These kinds of subdivisions of concepts can be managed in SKOS through skos:Collections, which group together concepts without being broader than those concepts. Here’s a snippet from the concept scheme that shows how this works.

@prefix skos: <http://www.w3.org/2004/02/skos/core#> .
@base <http://transport.data.gov.uk/def/road-category/> .

<> a skos:ConceptScheme ;
  skos:prefLabel "Road Categories"@en ;
  skos:hasTopConcept <major> ;
  skos:hasTopConcept <minor> ;
  skos:hasTopConcept <urban> ;
  skos:hasTopConcept <rural> .

<classification> a skos:Collection ;
  skos:prefLabel "Road by Classification"@en ;
  skos:member <major> ;
  skos:member <minor> .

<maintenance> a skos:Collection ;
  skos:prefLabel "Major Road by Maintenance Responsibility"@en ;
  skos:member <principal> ;
  skos:member <trunk> .

<major> a skos:Concept ;
  skos:prefLabel "Major Road"@en ;
  skos:altLabel "Major"@en ;
  skos:scopeNote "Include motorways and A roads. These roads usually have high traffic flows and are often the main arteries to major destinations."@en ;
  skos:narrower <motorway> ;
  skos:narrower <a> ;
  skos:narrower <principal> ;
  skos:narrower <trunk> ;
  skos:topConceptOf <> .

▶ Required actions
A – In the road categories snippet, what preferred label does the collection <maintenance> carry?
B – List every top concept that the road categories snippet assigns to its concept scheme.
C – Pick up the road categories snippet after its last line and carry it on.
The lines after this text come from a separate source.

Visual spatial reasoning items:
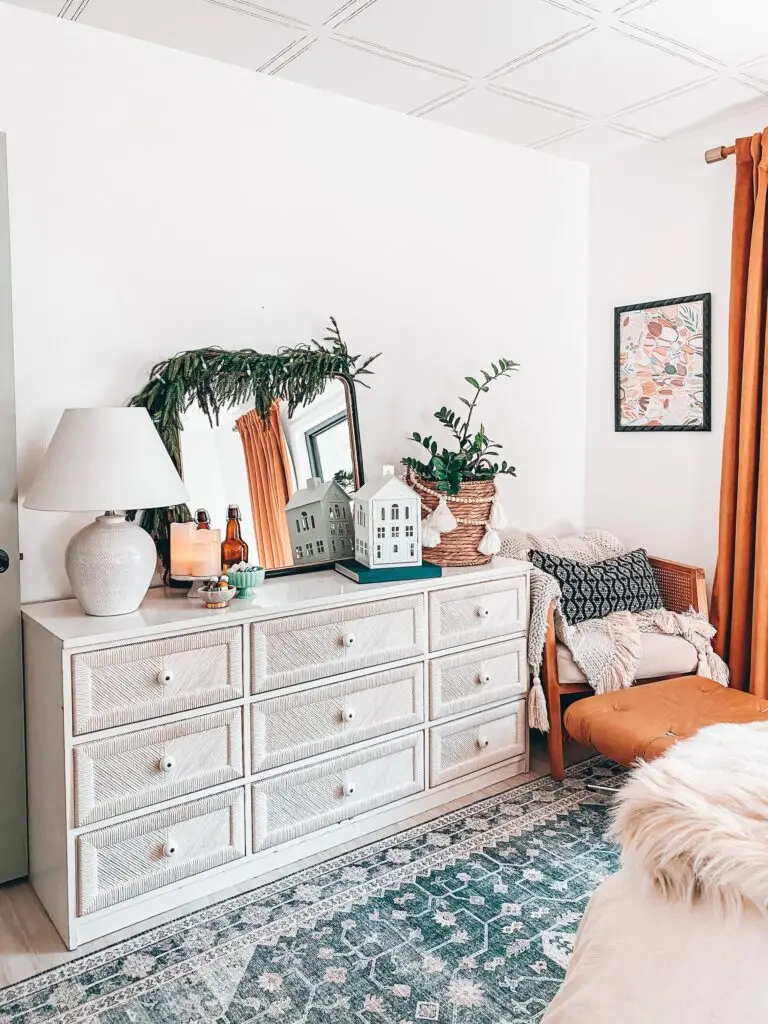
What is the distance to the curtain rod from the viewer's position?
3.01m

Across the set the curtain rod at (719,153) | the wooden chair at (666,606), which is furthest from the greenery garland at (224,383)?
the curtain rod at (719,153)

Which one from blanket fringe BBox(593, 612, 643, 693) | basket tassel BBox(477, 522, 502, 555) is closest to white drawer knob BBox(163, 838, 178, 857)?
basket tassel BBox(477, 522, 502, 555)

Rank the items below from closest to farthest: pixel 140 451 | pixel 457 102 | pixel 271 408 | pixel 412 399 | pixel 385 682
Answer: pixel 140 451
pixel 385 682
pixel 271 408
pixel 457 102
pixel 412 399

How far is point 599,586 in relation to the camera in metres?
3.08

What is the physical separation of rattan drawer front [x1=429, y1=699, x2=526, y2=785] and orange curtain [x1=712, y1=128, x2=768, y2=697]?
0.88 meters

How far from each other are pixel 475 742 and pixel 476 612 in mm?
444

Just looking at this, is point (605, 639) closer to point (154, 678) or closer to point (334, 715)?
point (334, 715)

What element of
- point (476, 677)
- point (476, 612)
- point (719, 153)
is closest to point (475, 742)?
point (476, 677)

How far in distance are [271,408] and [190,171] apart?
0.77 metres

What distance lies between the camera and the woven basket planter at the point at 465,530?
2850mm

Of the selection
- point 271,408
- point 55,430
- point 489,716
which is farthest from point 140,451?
point 489,716

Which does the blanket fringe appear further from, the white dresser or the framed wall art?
the framed wall art

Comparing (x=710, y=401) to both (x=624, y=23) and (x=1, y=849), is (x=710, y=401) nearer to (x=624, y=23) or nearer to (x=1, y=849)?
(x=624, y=23)

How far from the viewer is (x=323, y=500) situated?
110 inches
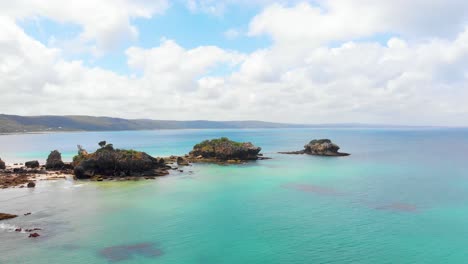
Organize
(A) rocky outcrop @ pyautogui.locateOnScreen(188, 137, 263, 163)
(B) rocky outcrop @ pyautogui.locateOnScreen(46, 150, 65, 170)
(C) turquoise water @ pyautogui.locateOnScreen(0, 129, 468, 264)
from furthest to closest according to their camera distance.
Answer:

▶ Results in order
A – "Major Road by Maintenance Responsibility"

B – <major>, <minor>, <urban>, <rural>

C –
<motorway> a skos:Concept ;
  skos:prefLabel "Motorway"@en ;
  skos:broader <major> ;
  skos:scopeNote "Major roads often used for long distance travel. They are usually three or more lanes in each direction and generally have the maximum speed limit of 70mph."@en ;
  skos:inScheme <> .
...
<trunk> a skos:Concept ;
  a skos:Concept ;
  skos:prefLabel "Trunk Road"@en ;
  skos:altLabel "Trunk"@en ;
  skos:scopeNote "Most motorways and many of the long distance rural A roads are trunk roads."@en ;
  skos:note "The responsibility for the maintenance of trunk roads lies with the Secretary of State and they are managed by the Highways Agency in England, the National Assembly of Wales in Wales and the Scottish Executive in Scotland (National Through Routes)."@en ;
  skos:broader <major> ;
  skos:inScheme <> .
...

In a hierarchy, these multiple overlapping concepts can be shown as:

+- <Road by Classification>
|  +- Major Road
|  |  +- <Major Road by Classification>
|  |  |  +- Motorway
|  |  |  +- A Road
|  |  +- <Major Road by Maintenance Responsibility>
|  |     +- Principal Road
|  |     +- Trunk Road
|  +- Minor Road
|     +- B Road
|     +- C Road
|     +- Unclassified Road
+- <Road by Locale>
   +- Urban Road
   +- Rural Road

That’s our concept schemes done. Next it will be time to turn to defining a vocabulary for the particular things that we want to describe from this dataset.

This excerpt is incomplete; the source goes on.